PeV-A infections were more common in infants under one year of age, regardless of sex, and these had more severe symptoms, these observations are similar to the results obtained in Missouri in 2019 [16]. The observed detection rate among children under 2 years of age during the analyzed years (2014–2015) stood at 2.5%. In contrast, results from Germany displayed rates exceeding 10% [1].

Our study had some limitations. A general caveat is the potential introduction of bias in the epidemiological surveillance, arised from the limited number of clinically suspected samples received in reference laboratories, primarily from hospitalized patients rather than from the outpatient setting. Another caveat, is that, even if we observed that most positive cases are infants and young children, we did not have enough samples for statistical correlation between age and severity [8] future studies with a higher number of samples encompassing more years are needed. Our monoinfection model did not encompass an assessment of coinfection, an aspect that warrants attention in future investigations due to the noteworthy coinfection rates recorded in Japan. There, 59.2% of PeV-A-positive samples exhibited coinfection with other enteric viruses [15]. It is important to note that our results do not imply the absence of co-infection within Panama. Finally, this study did not genotype the confirmed PeV-A cases, which is an important information for ensuring better medical care and general epidemiological surveillance. Indeed, some genotypes have been associated with specific types of symptoms and severity; the PeV-A1 genotype has been more frequently associated with gastrointestinal and respiratory diseases, whereas the PeV-A3 genotype is the main genotype causing CNS and severe diseases in newborns and infants [4, 10, 12] There is a need for future development in the detection and genotyping capabilities within Panama and Central America.
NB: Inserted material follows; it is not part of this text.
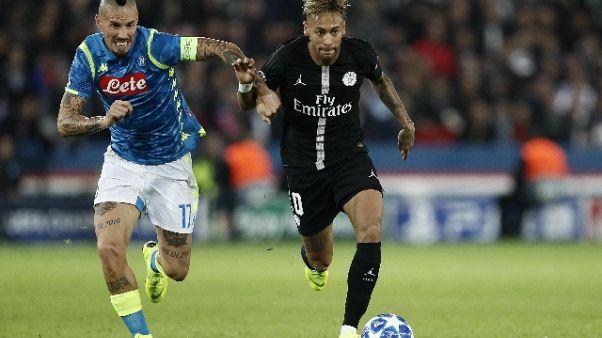 Calcio, Hamsik raggiunge Bruscolotti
In summary, our findings highlight the detectability of PeV-A in acute samples collected from pediatric hospitalized patients who were initially classified as having associated infections with known etiological agents. This underscores the challenges encountered in executing a differential diagnosis when symptom profiles exhibit substantial overlap with other viral infections, including but not limited to Herpes Virus, Enterovirus, RSV, and rotavirus. In addtion, this study underscores the need for continued surveillance and research to elucidate the full scope of PeV-A’s impact on human health, specially in children, in the Latin American context.